* begin *

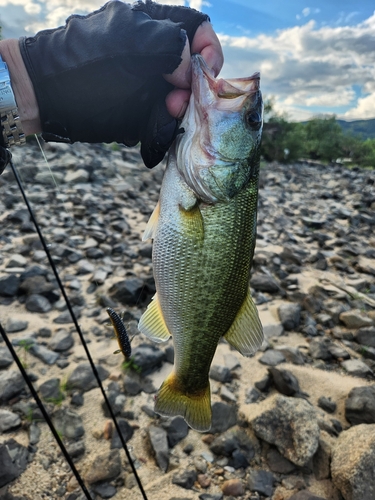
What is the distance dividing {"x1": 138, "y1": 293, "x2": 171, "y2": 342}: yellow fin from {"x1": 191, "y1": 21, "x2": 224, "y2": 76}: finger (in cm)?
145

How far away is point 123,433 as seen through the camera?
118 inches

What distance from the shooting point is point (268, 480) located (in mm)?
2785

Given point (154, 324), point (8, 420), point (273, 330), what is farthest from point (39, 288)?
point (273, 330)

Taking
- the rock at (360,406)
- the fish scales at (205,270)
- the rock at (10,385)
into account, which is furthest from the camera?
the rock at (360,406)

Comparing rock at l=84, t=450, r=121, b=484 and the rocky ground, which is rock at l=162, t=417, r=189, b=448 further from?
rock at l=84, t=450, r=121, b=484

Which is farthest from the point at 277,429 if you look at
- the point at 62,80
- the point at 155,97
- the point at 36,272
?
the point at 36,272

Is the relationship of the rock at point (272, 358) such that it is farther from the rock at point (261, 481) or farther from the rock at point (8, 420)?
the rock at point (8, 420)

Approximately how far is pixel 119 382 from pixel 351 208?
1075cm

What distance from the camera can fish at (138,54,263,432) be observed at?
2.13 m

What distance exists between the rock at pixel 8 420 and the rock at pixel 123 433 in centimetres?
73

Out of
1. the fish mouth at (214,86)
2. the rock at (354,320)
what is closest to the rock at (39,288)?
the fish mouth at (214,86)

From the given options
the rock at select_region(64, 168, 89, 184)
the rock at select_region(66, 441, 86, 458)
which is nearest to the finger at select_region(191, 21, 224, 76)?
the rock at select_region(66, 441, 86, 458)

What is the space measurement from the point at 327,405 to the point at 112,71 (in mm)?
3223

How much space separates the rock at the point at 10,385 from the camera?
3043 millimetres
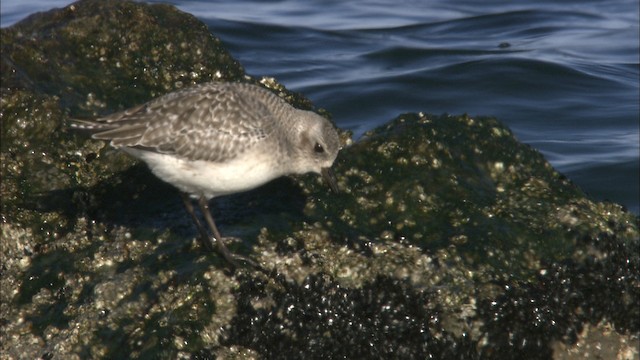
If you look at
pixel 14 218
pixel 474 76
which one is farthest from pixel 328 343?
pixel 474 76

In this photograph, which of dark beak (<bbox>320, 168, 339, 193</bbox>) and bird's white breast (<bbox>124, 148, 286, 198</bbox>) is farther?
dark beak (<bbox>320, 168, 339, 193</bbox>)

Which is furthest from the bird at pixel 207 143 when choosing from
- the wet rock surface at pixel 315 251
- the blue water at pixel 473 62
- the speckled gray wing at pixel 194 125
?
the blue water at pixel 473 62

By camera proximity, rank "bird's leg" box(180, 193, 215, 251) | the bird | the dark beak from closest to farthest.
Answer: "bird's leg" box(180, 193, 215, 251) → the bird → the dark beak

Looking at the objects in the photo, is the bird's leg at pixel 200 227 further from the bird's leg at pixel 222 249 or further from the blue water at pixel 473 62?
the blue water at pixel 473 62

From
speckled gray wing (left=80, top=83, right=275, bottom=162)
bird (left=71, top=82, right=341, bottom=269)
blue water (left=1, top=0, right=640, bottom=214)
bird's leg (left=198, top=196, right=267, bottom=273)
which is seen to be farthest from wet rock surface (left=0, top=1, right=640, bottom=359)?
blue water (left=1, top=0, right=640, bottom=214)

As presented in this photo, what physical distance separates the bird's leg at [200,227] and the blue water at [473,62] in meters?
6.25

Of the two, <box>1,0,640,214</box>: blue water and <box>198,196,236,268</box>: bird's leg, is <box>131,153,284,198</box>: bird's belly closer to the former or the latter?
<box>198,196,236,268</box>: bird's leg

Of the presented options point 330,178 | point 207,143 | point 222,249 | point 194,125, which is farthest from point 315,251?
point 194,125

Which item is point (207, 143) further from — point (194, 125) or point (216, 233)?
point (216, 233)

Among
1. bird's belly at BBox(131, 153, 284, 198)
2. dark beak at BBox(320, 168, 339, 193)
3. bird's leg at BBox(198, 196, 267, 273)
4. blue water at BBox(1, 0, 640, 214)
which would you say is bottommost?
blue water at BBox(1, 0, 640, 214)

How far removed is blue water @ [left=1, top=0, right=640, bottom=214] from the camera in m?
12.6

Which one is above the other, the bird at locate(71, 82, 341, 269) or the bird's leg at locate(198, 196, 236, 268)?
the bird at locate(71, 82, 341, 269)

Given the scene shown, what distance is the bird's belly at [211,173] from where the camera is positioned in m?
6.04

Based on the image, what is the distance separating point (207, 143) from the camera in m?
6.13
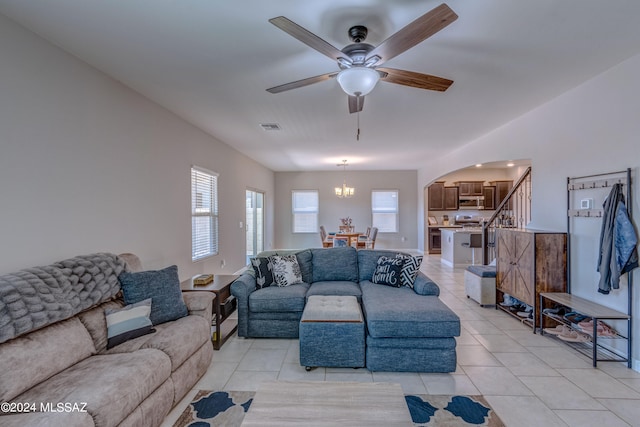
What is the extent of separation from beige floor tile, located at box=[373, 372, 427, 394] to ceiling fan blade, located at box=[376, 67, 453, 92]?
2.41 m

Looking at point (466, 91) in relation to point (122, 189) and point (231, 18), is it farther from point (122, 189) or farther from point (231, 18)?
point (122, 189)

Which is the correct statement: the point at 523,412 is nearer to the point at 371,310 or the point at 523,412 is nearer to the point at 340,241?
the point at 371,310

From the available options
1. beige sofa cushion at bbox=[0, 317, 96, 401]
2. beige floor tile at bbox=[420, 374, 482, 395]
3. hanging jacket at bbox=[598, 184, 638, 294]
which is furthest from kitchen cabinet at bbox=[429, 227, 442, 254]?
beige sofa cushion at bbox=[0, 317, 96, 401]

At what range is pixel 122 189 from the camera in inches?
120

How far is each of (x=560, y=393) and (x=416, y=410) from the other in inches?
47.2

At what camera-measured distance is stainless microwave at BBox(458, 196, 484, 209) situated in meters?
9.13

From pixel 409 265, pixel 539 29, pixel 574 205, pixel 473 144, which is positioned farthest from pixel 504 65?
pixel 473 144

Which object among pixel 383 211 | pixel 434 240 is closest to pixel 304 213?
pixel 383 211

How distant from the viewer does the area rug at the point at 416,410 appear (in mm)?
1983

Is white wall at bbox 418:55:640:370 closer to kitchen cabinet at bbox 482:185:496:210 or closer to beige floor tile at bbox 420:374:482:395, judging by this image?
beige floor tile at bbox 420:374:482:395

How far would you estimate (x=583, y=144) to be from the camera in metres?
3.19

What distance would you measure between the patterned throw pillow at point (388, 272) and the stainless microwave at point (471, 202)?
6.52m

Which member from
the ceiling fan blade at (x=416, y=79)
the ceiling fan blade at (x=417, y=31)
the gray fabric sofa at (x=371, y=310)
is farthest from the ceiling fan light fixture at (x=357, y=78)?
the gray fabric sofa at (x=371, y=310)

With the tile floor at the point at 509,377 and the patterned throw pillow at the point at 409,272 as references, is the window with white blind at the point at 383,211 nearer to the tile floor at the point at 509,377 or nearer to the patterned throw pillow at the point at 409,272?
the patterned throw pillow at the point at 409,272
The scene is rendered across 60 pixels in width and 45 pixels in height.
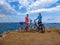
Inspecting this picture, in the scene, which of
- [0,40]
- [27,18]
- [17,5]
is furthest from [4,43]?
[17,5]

* end *

### WHAT TO PRODUCE
Would you set down the listing exactly, omitting pictures?

### TASK RESULT
What is the distance dividing {"x1": 138, "y1": 293, "x2": 171, "y2": 342}: yellow fin from {"x1": 191, "y1": 21, "x2": 224, "y2": 76}: finger (in cm)?
145

How far away is point 123,433 as seen through the camera?
118 inches

What distance from the shooting point is point (268, 480) located (in mm)?
2785

Given point (154, 324), point (8, 420), point (273, 330), what is farthest from point (39, 288)?
point (273, 330)

Taking
- the rock at (360,406)
- the fish scales at (205,270)
- the rock at (10,385)
into account, which is furthest from the camera?
the rock at (360,406)

Comparing rock at l=84, t=450, r=121, b=484 and the rocky ground, which is rock at l=162, t=417, r=189, b=448 further from?
rock at l=84, t=450, r=121, b=484

Which is farthest from the point at 277,429 if you look at
- the point at 62,80
- the point at 155,97
- the point at 36,272
?
the point at 36,272

Is the relationship of the rock at point (272, 358) such that it is farther from the rock at point (261, 481) or farther from the rock at point (8, 420)?
the rock at point (8, 420)

Approximately how far is pixel 119 382 from pixel 351 208?
1075cm

What distance from the camera can fish at (138,54,263,432) be observed at?
2.13 m

What distance exists between the rock at pixel 8 420 and the rock at pixel 123 433 in centimetres?
73

Out of
1. the fish mouth at (214,86)
2. the rock at (354,320)
what is closest to the rock at (39,288)?
the fish mouth at (214,86)

From the given options
the rock at select_region(64, 168, 89, 184)
the rock at select_region(66, 441, 86, 458)
which is nearest to the finger at select_region(191, 21, 224, 76)?
the rock at select_region(66, 441, 86, 458)

What is the space measurement from the point at 327,405 to the point at 112,71 (in mm)?
3223

How much space separates the rock at the point at 10,385 from the camera?
3043 millimetres
If you look at
pixel 14 218
pixel 474 76
which one is farthest from pixel 328 343?
pixel 474 76

In this photograph, which of dark beak (<bbox>320, 168, 339, 193</bbox>) and bird's white breast (<bbox>124, 148, 286, 198</bbox>) is farther?
dark beak (<bbox>320, 168, 339, 193</bbox>)

Which is furthest from the bird at pixel 207 143 when choosing from
- the wet rock surface at pixel 315 251
- the blue water at pixel 473 62
- the speckled gray wing at pixel 194 125
?
the blue water at pixel 473 62

By camera proximity, rank "bird's leg" box(180, 193, 215, 251) | the bird | the dark beak from closest to farthest.
Answer: "bird's leg" box(180, 193, 215, 251) → the bird → the dark beak

Looking at the objects in the photo, is the bird's leg at pixel 200 227 further from the bird's leg at pixel 222 249 or further from the blue water at pixel 473 62?
the blue water at pixel 473 62

From
speckled gray wing (left=80, top=83, right=275, bottom=162)
bird (left=71, top=82, right=341, bottom=269)
blue water (left=1, top=0, right=640, bottom=214)
bird's leg (left=198, top=196, right=267, bottom=273)
which is seen to be farthest from wet rock surface (left=0, top=1, right=640, bottom=359)?
blue water (left=1, top=0, right=640, bottom=214)

As presented in this photo, what physical distance separates the bird's leg at [200,227] and the blue water at [473,62] in meters?
6.25

Of the two, <box>1,0,640,214</box>: blue water and <box>198,196,236,268</box>: bird's leg, is <box>131,153,284,198</box>: bird's belly closer to the former or the latter?
<box>198,196,236,268</box>: bird's leg

Of the presented options point 330,178 | point 207,143 | point 222,249 | point 194,125, which is farthest from point 315,251?
point 194,125

Which item is point (207, 143) further from — point (194, 125) or point (216, 233)?
point (216, 233)

Among
1. bird's belly at BBox(131, 153, 284, 198)
2. dark beak at BBox(320, 168, 339, 193)
3. bird's leg at BBox(198, 196, 267, 273)
4. blue water at BBox(1, 0, 640, 214)
which would you say is bottommost?
blue water at BBox(1, 0, 640, 214)

How far removed is blue water @ [left=1, top=0, right=640, bottom=214] from the camera in m?
12.6

Which one is above the other, the bird at locate(71, 82, 341, 269) or the bird's leg at locate(198, 196, 236, 268)?
the bird at locate(71, 82, 341, 269)

Given the scene shown, what distance is the bird's belly at [211,173] from where the camera is positioned in m?
6.04

Based on the image, what is the distance separating point (207, 143) from the camera in m?
6.13
What is the extent of separation from beige floor tile, located at box=[373, 372, 427, 394] to ceiling fan blade, located at box=[376, 67, 453, 92]?
2.41 m

Looking at point (466, 91) in relation to point (122, 189) and point (231, 18), is it farther from point (122, 189) or farther from point (231, 18)?
point (122, 189)

Which is the correct statement: the point at 523,412 is nearer to the point at 371,310 or the point at 523,412 is nearer to the point at 340,241?
the point at 371,310

From the available options
1. beige sofa cushion at bbox=[0, 317, 96, 401]
2. beige floor tile at bbox=[420, 374, 482, 395]
3. hanging jacket at bbox=[598, 184, 638, 294]
which is furthest from kitchen cabinet at bbox=[429, 227, 442, 254]?
beige sofa cushion at bbox=[0, 317, 96, 401]

At what range is pixel 122 189 from the camera in inches?
120

How far is each of (x=560, y=393) and (x=416, y=410) from the other in inches?
47.2

At what camera-measured distance is stainless microwave at BBox(458, 196, 484, 209) situated in meters?
9.13

From pixel 409 265, pixel 539 29, pixel 574 205, pixel 473 144, which is positioned farthest from pixel 504 65?
pixel 473 144

Which object among pixel 383 211 | pixel 434 240 is closest to pixel 304 213?
pixel 383 211

How distant from the viewer does the area rug at the point at 416,410 appear (in mm)?
1983

Is white wall at bbox 418:55:640:370 closer to kitchen cabinet at bbox 482:185:496:210 or closer to beige floor tile at bbox 420:374:482:395, judging by this image?
beige floor tile at bbox 420:374:482:395

How far would you estimate (x=583, y=144) to be from the camera in metres?
3.19

What distance would you measure between the patterned throw pillow at point (388, 272) and the stainless microwave at point (471, 202)?
6.52m

Which member from
the ceiling fan blade at (x=416, y=79)
the ceiling fan blade at (x=417, y=31)
the gray fabric sofa at (x=371, y=310)
is farthest from the ceiling fan light fixture at (x=357, y=78)?
the gray fabric sofa at (x=371, y=310)

With the tile floor at the point at 509,377 and the patterned throw pillow at the point at 409,272 as references, is the window with white blind at the point at 383,211 nearer to the tile floor at the point at 509,377 or nearer to the patterned throw pillow at the point at 409,272?
the patterned throw pillow at the point at 409,272
The scene is rendered across 60 pixels in width and 45 pixels in height.
Inspecting this picture, in the scene, which of
- [0,40]
- [27,18]
- [17,5]
is furthest from [4,43]?
[17,5]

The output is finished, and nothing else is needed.